> Task material:
— begin —
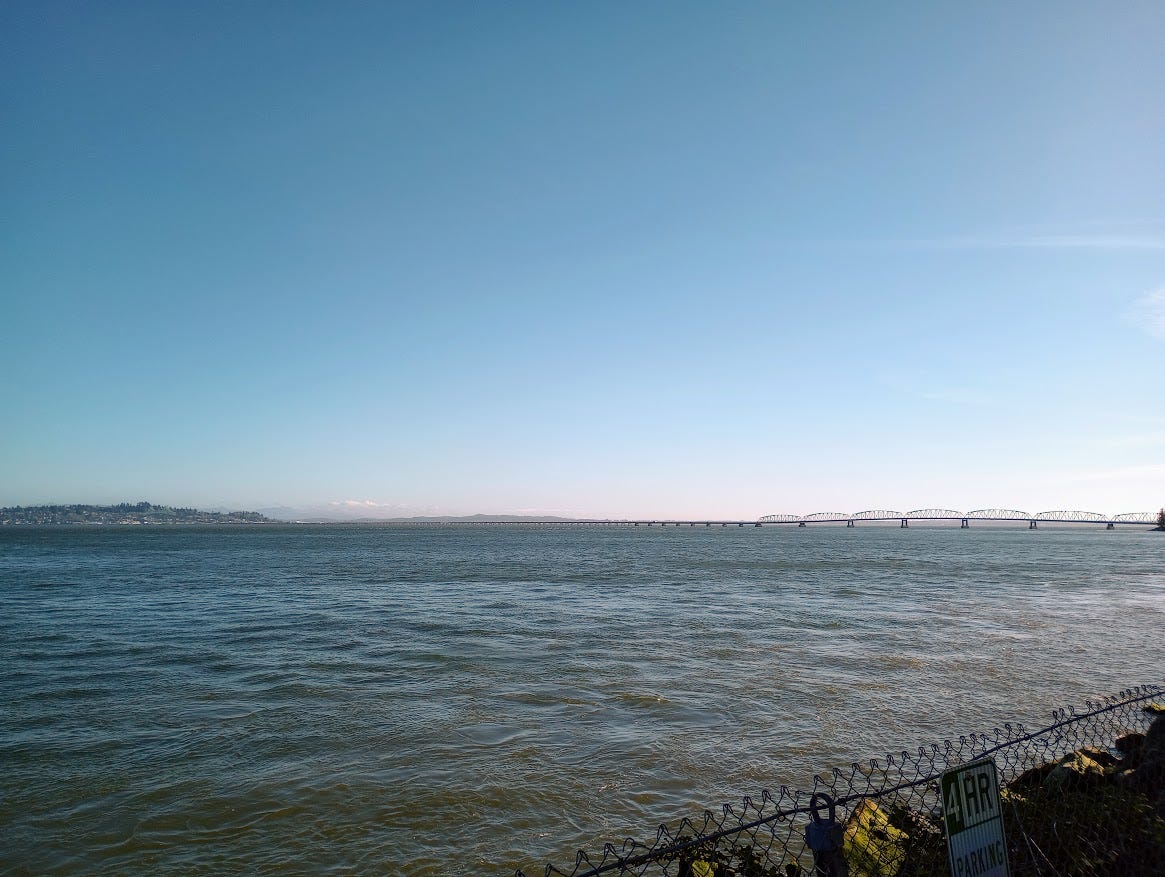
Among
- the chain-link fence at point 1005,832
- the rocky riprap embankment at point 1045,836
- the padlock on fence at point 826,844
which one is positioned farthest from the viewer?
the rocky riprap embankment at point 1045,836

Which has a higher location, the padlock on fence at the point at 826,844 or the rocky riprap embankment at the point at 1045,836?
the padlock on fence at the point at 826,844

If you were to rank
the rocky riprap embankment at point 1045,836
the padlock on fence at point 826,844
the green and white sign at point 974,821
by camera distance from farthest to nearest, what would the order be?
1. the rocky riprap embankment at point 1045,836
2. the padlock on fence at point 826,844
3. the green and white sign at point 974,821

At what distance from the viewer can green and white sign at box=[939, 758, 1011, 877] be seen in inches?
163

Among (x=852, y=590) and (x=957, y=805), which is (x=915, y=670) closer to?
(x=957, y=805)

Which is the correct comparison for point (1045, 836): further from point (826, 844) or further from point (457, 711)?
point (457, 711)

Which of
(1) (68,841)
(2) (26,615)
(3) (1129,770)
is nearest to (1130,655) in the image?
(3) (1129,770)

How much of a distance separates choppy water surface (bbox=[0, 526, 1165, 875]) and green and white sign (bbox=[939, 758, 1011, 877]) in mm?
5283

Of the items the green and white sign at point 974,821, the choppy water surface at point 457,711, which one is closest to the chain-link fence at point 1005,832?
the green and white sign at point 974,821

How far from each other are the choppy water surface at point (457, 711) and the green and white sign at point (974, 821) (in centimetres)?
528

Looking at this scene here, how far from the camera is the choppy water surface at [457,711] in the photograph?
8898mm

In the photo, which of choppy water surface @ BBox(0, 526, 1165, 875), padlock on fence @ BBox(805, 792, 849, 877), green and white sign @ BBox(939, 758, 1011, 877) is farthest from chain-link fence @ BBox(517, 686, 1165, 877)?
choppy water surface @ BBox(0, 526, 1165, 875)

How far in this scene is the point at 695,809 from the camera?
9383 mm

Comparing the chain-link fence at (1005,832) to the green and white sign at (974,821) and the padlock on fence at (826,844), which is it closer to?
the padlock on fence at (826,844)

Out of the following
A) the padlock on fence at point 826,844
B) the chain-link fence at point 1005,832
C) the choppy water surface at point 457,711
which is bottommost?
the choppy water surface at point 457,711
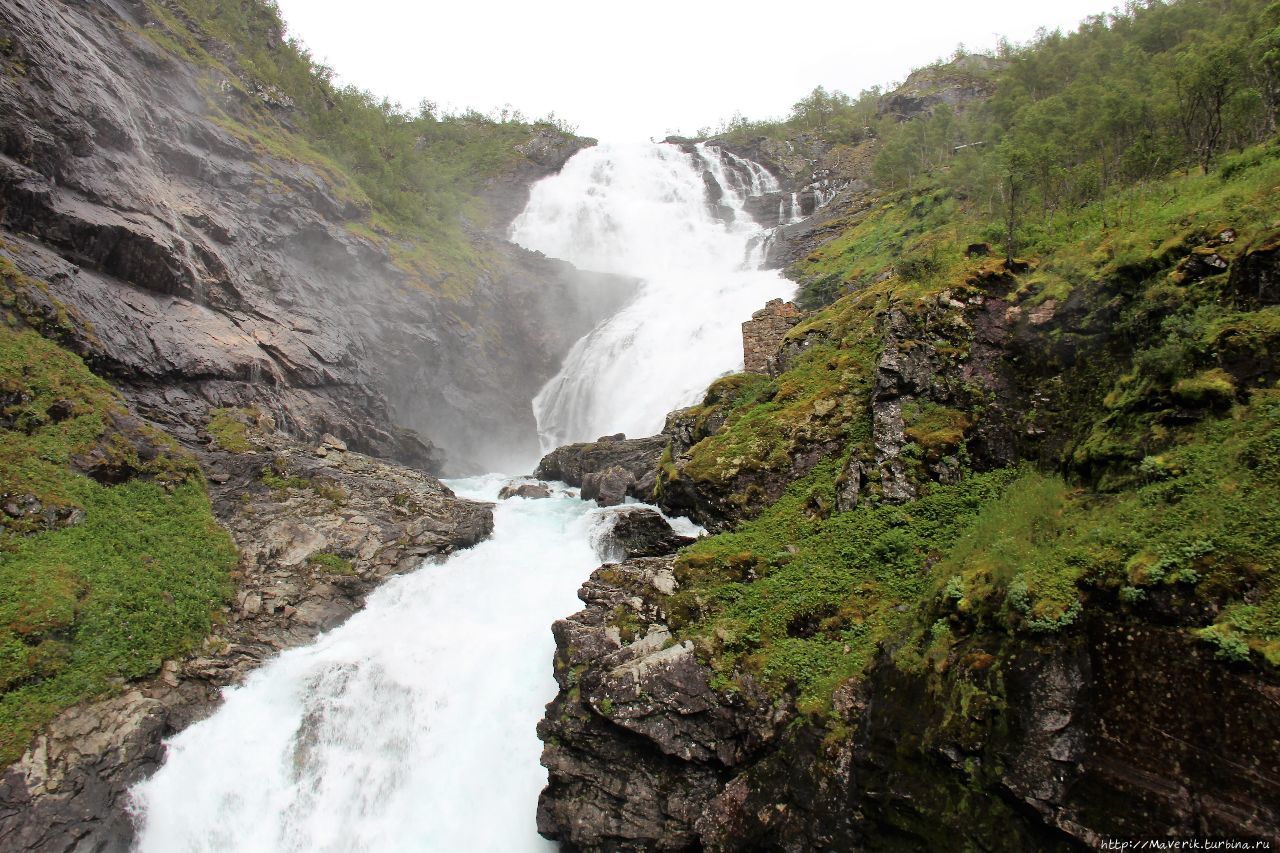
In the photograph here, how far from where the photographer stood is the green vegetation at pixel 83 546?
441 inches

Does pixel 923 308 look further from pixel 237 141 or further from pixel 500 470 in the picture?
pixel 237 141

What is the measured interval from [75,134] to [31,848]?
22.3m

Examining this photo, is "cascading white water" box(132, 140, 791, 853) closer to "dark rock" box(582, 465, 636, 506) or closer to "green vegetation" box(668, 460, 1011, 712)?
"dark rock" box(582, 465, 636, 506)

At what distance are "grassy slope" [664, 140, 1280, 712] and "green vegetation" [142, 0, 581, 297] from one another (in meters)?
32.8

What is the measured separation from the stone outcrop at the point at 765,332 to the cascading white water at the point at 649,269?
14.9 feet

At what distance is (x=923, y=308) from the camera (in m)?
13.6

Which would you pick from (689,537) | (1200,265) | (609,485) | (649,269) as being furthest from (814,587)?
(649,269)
— end —
— begin —
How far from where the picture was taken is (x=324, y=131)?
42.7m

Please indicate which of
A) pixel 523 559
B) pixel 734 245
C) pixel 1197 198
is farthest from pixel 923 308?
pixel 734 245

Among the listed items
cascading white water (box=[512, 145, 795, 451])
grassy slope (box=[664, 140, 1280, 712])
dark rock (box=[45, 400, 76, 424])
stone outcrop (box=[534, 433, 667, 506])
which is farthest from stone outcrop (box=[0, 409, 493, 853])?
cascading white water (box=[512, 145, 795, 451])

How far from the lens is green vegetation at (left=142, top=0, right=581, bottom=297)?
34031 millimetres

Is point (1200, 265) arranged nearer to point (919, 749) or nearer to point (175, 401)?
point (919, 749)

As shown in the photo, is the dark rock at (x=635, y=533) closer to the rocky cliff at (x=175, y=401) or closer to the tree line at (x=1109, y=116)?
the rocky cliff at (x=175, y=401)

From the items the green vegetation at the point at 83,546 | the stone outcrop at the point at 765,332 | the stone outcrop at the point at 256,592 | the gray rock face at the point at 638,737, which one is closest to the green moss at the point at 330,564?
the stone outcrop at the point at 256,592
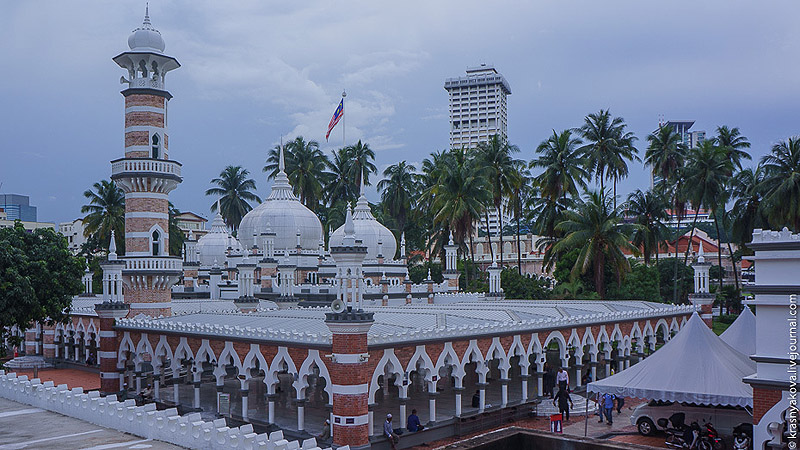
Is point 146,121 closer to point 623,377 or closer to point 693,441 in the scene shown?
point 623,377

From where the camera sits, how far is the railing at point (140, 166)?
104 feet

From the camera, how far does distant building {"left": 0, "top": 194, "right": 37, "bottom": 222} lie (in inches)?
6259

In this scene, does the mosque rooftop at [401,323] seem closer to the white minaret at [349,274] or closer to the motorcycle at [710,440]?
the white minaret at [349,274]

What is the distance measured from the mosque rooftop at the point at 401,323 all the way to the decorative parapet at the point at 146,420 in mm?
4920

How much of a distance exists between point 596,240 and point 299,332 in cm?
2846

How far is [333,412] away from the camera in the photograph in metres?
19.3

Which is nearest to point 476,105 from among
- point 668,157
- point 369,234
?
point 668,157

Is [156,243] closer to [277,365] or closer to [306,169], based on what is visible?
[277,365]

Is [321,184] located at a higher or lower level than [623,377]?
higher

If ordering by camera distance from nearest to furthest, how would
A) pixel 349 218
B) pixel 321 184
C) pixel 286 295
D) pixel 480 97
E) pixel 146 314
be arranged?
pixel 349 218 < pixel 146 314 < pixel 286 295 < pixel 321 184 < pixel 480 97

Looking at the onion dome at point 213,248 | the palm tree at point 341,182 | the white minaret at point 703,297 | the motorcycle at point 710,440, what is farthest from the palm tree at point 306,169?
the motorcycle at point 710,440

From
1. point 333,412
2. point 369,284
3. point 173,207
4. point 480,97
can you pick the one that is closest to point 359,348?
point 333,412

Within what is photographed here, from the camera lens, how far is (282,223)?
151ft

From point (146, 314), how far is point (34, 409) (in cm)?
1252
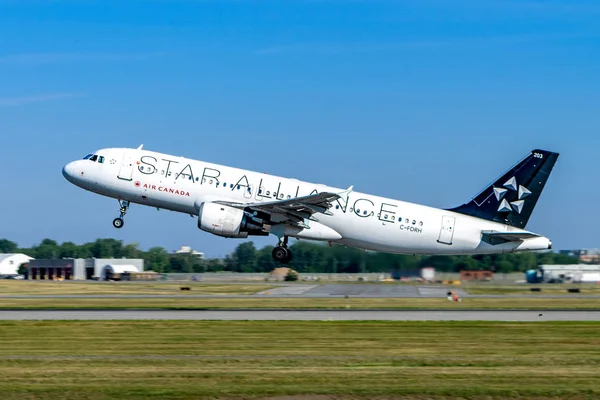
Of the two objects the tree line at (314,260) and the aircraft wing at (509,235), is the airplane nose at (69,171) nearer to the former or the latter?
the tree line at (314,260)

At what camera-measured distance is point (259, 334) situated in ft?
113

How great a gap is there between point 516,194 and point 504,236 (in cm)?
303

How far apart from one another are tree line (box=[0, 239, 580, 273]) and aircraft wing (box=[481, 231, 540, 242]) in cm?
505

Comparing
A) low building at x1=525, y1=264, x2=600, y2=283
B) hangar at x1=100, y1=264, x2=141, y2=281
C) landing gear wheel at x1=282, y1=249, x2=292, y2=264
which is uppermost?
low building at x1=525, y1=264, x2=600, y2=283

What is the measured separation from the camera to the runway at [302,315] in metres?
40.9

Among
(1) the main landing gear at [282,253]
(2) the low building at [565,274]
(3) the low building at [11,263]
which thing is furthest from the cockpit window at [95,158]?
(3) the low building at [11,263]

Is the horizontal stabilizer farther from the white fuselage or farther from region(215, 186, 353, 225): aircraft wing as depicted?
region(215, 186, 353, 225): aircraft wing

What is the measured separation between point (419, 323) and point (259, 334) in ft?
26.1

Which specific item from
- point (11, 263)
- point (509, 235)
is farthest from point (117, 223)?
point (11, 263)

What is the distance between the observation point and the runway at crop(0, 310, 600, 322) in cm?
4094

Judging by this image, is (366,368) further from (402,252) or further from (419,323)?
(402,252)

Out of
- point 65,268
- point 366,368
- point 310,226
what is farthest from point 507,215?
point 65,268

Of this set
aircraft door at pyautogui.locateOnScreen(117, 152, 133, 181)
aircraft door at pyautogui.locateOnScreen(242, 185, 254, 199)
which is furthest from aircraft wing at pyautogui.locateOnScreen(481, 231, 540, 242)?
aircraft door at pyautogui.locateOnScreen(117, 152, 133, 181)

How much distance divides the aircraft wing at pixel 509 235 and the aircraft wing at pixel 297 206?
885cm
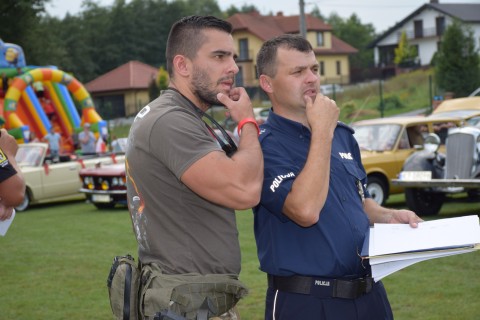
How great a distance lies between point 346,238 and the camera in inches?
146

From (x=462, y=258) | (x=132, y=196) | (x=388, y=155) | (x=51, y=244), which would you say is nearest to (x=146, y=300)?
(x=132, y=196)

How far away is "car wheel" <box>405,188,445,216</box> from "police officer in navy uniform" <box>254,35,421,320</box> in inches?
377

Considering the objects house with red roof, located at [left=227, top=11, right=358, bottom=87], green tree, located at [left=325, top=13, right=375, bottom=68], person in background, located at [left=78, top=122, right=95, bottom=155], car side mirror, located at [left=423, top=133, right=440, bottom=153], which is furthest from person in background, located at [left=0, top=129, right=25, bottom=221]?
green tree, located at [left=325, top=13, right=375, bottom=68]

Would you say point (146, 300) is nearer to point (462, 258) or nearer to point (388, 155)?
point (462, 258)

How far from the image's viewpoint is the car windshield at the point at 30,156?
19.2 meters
— end —
> What is being asked:
Count the lines in the material above that contain the string "shown", treating uppercase and lowercase as distinct. Give only the number.

> Result of the exercise:
2